F3 The price reported is a weighted average price. These shares were sold in multiple transactions at prices within the range of $245.06 to $246.0599, inclusive. The Reporting Person undertakes to provide to Workday, Inc., any security holder of Workday, Inc., or the staff of the Securities and Exchange Commission, upon request, full information regarding the number of shares sold at each separate price within the range(s) set forth in this footnote of this Form 4.
F4 The price reported is a weighted average price. These shares were sold in multiple transactions at prices within the range of $246.06 to $247.0599, inclusive.
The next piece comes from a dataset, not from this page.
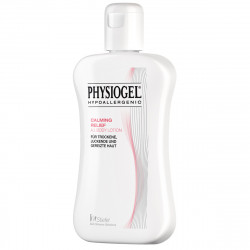 Physiogel Calming Relief A.I.Body Lotion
The Reporting Person undertakes to provide to Workday, Inc., any security holder of Workday, Inc., or the staff of the Securities and Exchange Commission, upon request, full information regarding the number of shares sold at each separate price within the range(s) set forth in this footnote of this Form 4.
F5 The price reported is a weighted average price. These shares were sold in multiple transactions at prices within the range of $247.07 to $248.0699, inclusive. The Reporting Person undertakes to provide to Workday, Inc., any security holder of Workday, Inc., or the staff of the Securities and Exchange Commission, upon request, full information regarding the number of shares sold at each separate price within the range(s) set forth in this footnote of this Form 4.
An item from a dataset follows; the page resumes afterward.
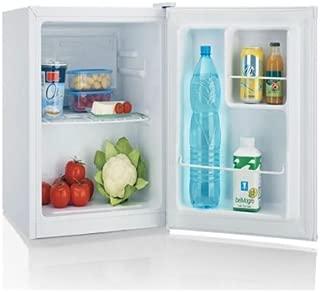Amazon.es: MAISON ELECTRONIQUE - Congeladores, frigoríficos y ...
F6 The price reported is a weighted average price. These shares were sold in multiple transactions at prices within the range of $248.10 to $249.0999, inclusive. The Reporting Person undertakes to provide to Workday, Inc., any security holder of Workday, Inc., or the staff of the Securities and Exchange Commission, upon request, full information regarding the number of shares sold at each separate price within the range(s) set forth in this footnote of this Form 4.
F7 The reported shares are held by the David A. Duffield Trust dated July 14, 1988, a revocable living trust, of which the Reporting Person is trustee and sole beneficiary.
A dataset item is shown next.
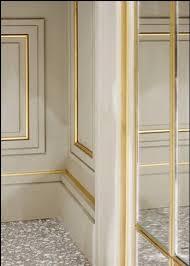 beautiful wall paneling design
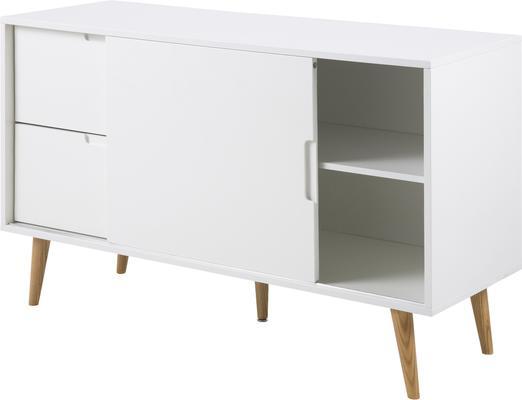 Elisa 1 door 2 drawer sideboard image 3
F8 All shares of Class A and Class B Common Stock will convert automatically into shares of a single class of Common Stock upon the earliest to occur of the following: (a) upon the election by the holders of a majority of the then outstanding shares of Class B Common Stock, (b) the date when the number of outstanding shares of Class B Common Stock represents less than 9% of all outstanding shares of Class A and Class B Common Stock, (c) October 11, 2032 or (d) nine months after the death of the later to die of David A. Duffield and Aneel Bhusri. The shares of Class A and Class B Common Stock have no expiration date.
F9 Each share of Class B Common Stock is convertible, at any time at the option of the holder, into one (1) share of Class A Common Stock. In addition, each share of Class B Common Stock will convert automatically into one (1) share of Class A Common Stock upon any transfer, whether or not for value, except for certain permitted transfers described in, and transfers to any "permitted transferee" as defined in, the Issuer's restated certificate of incorporation in effect as of the date hereof. The shares of Class B Common Stock have no expiration date.